Supplied entries:
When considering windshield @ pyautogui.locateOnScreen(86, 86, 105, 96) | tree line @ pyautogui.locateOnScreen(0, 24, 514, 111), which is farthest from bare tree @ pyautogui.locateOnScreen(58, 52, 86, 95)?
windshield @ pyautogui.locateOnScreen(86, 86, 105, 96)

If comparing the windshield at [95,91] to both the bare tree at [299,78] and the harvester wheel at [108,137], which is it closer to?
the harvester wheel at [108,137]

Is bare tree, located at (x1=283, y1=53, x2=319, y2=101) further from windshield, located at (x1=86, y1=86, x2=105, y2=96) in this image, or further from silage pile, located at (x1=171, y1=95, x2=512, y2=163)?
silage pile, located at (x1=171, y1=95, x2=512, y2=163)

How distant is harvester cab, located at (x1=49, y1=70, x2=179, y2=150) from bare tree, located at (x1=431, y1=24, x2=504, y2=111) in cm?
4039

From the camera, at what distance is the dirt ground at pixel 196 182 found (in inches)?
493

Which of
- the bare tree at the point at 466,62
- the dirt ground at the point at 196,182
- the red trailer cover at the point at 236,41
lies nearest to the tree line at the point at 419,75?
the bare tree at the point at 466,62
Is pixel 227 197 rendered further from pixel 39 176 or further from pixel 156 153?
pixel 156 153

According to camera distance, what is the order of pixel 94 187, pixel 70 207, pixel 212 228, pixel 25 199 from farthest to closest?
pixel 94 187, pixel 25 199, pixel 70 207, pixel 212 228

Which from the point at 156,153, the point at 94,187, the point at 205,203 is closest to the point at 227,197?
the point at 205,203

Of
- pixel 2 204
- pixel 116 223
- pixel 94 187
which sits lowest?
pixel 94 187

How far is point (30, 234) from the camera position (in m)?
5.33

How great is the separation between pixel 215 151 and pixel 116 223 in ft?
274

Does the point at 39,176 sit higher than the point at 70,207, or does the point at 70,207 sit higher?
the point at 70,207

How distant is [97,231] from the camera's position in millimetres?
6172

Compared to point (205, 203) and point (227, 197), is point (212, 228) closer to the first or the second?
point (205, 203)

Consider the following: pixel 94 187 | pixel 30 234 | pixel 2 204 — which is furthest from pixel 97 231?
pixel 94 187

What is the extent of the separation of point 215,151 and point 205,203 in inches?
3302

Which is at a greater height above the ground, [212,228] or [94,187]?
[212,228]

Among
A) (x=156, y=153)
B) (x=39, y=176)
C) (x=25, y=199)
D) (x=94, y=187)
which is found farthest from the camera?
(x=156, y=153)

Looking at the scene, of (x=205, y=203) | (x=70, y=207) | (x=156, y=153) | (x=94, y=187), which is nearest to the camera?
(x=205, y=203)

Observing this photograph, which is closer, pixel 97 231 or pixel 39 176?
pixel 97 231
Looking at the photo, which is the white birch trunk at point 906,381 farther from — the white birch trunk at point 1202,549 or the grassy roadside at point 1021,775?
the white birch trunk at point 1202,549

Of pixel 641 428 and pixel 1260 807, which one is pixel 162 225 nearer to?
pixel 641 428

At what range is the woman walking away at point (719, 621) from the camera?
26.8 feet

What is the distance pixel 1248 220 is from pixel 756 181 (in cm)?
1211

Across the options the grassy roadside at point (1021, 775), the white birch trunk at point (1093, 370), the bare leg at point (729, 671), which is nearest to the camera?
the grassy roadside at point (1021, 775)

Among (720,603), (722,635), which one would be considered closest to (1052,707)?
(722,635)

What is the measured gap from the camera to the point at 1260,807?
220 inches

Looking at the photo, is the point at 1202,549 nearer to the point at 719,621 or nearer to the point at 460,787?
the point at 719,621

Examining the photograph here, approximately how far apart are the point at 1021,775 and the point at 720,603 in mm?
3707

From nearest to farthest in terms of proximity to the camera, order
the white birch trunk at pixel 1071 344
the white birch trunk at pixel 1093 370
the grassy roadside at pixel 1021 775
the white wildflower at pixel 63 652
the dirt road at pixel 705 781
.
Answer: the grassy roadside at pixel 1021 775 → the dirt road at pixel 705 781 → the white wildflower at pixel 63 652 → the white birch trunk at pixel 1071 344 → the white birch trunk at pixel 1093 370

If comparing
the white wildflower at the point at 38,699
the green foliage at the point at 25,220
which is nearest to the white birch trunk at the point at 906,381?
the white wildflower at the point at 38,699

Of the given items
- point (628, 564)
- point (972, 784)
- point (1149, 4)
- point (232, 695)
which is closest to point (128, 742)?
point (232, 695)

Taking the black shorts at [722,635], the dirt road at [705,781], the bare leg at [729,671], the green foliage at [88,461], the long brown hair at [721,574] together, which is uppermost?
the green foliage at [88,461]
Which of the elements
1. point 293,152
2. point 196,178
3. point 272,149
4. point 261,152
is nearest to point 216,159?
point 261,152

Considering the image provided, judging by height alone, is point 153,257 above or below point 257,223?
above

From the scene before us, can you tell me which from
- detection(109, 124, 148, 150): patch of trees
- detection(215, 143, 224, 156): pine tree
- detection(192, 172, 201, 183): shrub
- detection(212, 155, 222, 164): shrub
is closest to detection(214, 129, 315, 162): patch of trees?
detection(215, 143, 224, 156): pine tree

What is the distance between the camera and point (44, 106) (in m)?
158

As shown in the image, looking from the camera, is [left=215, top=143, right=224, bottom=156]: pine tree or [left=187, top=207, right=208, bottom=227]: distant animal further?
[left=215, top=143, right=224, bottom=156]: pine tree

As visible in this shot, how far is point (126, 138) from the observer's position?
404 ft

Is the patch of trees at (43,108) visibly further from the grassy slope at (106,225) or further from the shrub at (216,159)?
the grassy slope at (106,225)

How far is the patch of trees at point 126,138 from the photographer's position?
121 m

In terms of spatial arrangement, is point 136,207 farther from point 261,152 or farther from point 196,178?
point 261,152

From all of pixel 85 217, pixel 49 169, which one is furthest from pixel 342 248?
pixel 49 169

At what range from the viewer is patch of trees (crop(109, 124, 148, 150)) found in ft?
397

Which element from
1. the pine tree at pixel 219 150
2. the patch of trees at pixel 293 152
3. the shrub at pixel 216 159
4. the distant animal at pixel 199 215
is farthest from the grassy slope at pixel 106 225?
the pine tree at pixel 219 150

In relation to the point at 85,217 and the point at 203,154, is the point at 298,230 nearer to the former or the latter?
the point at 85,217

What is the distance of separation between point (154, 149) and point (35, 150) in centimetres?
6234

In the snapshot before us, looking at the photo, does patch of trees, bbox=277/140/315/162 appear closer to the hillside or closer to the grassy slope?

Exercise brief: Please quote the records above exactly, without skipping a line.

Answer to this task:
When considering windshield @ pyautogui.locateOnScreen(86, 86, 105, 96) | tree line @ pyautogui.locateOnScreen(0, 24, 514, 111), which is farthest from bare tree @ pyautogui.locateOnScreen(58, 52, 86, 95)?
windshield @ pyautogui.locateOnScreen(86, 86, 105, 96)

If comparing the windshield at [95,91] to both the bare tree at [299,78] and the harvester wheel at [108,137], which is it closer to?
the harvester wheel at [108,137]

Is bare tree, located at (x1=283, y1=53, x2=319, y2=101) further from windshield, located at (x1=86, y1=86, x2=105, y2=96) in this image, or further from silage pile, located at (x1=171, y1=95, x2=512, y2=163)?
silage pile, located at (x1=171, y1=95, x2=512, y2=163)

How distant is harvester cab, located at (x1=49, y1=70, x2=179, y2=150) from bare tree, located at (x1=431, y1=24, x2=504, y2=111) in cm?
4039

From the camera, at what distance is the dirt ground at pixel 196 182 found (in inches)?
493

Which of
- the bare tree at the point at 466,62
- the dirt ground at the point at 196,182
- the red trailer cover at the point at 236,41
lies nearest to the tree line at the point at 419,75?
the bare tree at the point at 466,62
Is pixel 227 197 rendered further from pixel 39 176 or further from pixel 156 153?
pixel 156 153

According to camera distance, what is the order of pixel 94 187, pixel 70 207, pixel 212 228, pixel 25 199 from farthest to closest?
pixel 94 187, pixel 25 199, pixel 70 207, pixel 212 228

Which from the point at 156,153, the point at 94,187, the point at 205,203 is closest to the point at 227,197?
the point at 205,203

Of
- pixel 2 204
- pixel 116 223
- pixel 94 187
which sits lowest?
pixel 94 187

How far is point (30, 234) from the camera position (in m)?
5.33

How great is the separation between pixel 215 151 and pixel 116 223 in ft?
274

Does the point at 39,176 sit higher than the point at 70,207, or does the point at 70,207 sit higher?
the point at 70,207

How distant is [97,231] from the camera's position in millimetres?
6172

Compared to point (205, 203) and point (227, 197), is point (212, 228) closer to the first or the second?
point (205, 203)

Consider the following: pixel 94 187 | pixel 30 234 | pixel 2 204 — which is furthest from pixel 97 231?
pixel 94 187

What is the extent of the separation of point 215,151 and point 205,203 in inches?
3302

Which is at a greater height above the ground, [212,228] or [94,187]?
[212,228]

Among
A) (x=156, y=153)
B) (x=39, y=176)
C) (x=25, y=199)
D) (x=94, y=187)
which is found farthest from the camera?
(x=156, y=153)

Looking at the scene, of (x=205, y=203) | (x=70, y=207) | (x=156, y=153) | (x=94, y=187), which is nearest to the camera?
(x=205, y=203)

Observing this photograph, which is closer, pixel 97 231 or pixel 39 176?
pixel 97 231
Looking at the photo, which is the white birch trunk at point 906,381 farther from — the white birch trunk at point 1202,549 or the grassy roadside at point 1021,775?
the white birch trunk at point 1202,549

Of pixel 641 428 and pixel 1260 807, which one is pixel 162 225 nearer to?
pixel 641 428

At what range is the woman walking away at point (719, 621) from the camera?
26.8 feet

What is the distance pixel 1248 220 is from pixel 756 181 (in cm)?
1211

Across the options the grassy roadside at point (1021, 775), the white birch trunk at point (1093, 370), the bare leg at point (729, 671), which is nearest to the camera?
the grassy roadside at point (1021, 775)

Among (720,603), (722,635), which one would be considered closest to (1052,707)?
(722,635)

What is the measured gap from the camera to the point at 1260,807?
220 inches

Looking at the photo, is the point at 1202,549 nearer to the point at 719,621 or nearer to the point at 460,787?
the point at 719,621

Examining the photograph here, approximately how far apart are the point at 1021,775 and the point at 720,603 in mm?
3707

From nearest to farthest in terms of proximity to the camera, order
the white birch trunk at pixel 1071 344
the white birch trunk at pixel 1093 370
the grassy roadside at pixel 1021 775
the white wildflower at pixel 63 652
the dirt road at pixel 705 781
.
Answer: the grassy roadside at pixel 1021 775 → the dirt road at pixel 705 781 → the white wildflower at pixel 63 652 → the white birch trunk at pixel 1071 344 → the white birch trunk at pixel 1093 370

If comparing
the white wildflower at the point at 38,699
the green foliage at the point at 25,220
which is nearest to the white birch trunk at the point at 906,381?
the white wildflower at the point at 38,699

Of the given items
- point (628, 564)
- point (972, 784)
- point (1149, 4)
- point (232, 695)
which is closest to point (128, 742)?
point (232, 695)

Taking the black shorts at [722,635], the dirt road at [705,781], the bare leg at [729,671], the green foliage at [88,461], the long brown hair at [721,574] together, which is uppermost?
the green foliage at [88,461]
Which of the elements
1. point 293,152
2. point 196,178
3. point 272,149
4. point 261,152
is nearest to point 216,159?
point 261,152

Considering the image provided, judging by height alone, is point 153,257 above or below point 257,223?
above

From the scene before us, can you tell me which from
- detection(109, 124, 148, 150): patch of trees
- detection(215, 143, 224, 156): pine tree
- detection(192, 172, 201, 183): shrub
- detection(212, 155, 222, 164): shrub
is closest to detection(214, 129, 315, 162): patch of trees?
detection(215, 143, 224, 156): pine tree

What is the distance between the camera and point (44, 106) (in m)?
158

As shown in the image, looking from the camera, is [left=215, top=143, right=224, bottom=156]: pine tree or [left=187, top=207, right=208, bottom=227]: distant animal further?
[left=215, top=143, right=224, bottom=156]: pine tree

As visible in this shot, how far is point (126, 138) from the observer's position?
404 ft

Is the patch of trees at (43,108) visibly further from the grassy slope at (106,225) or further from the shrub at (216,159)?
the grassy slope at (106,225)

How far is the patch of trees at point 126,138 from the photographer's position?
121 m

In terms of spatial arrangement, is point 136,207 farther from point 261,152 or farther from point 196,178?
point 261,152

From all of pixel 85 217, pixel 49 169, which one is furthest from pixel 342 248?
pixel 49 169

At what range from the viewer is patch of trees (crop(109, 124, 148, 150)) found in ft?
397

Which element from
1. the pine tree at pixel 219 150
2. the patch of trees at pixel 293 152
3. the shrub at pixel 216 159
4. the distant animal at pixel 199 215
is farthest from the grassy slope at pixel 106 225?
the pine tree at pixel 219 150

In relation to the point at 85,217 and the point at 203,154, is the point at 298,230 nearer to the former or the latter?
the point at 85,217

What is the distance of separation between point (154, 149) and point (35, 150) in centimetres?
6234

In the snapshot before us, looking at the photo, does patch of trees, bbox=277/140/315/162 appear closer to the hillside or closer to the grassy slope?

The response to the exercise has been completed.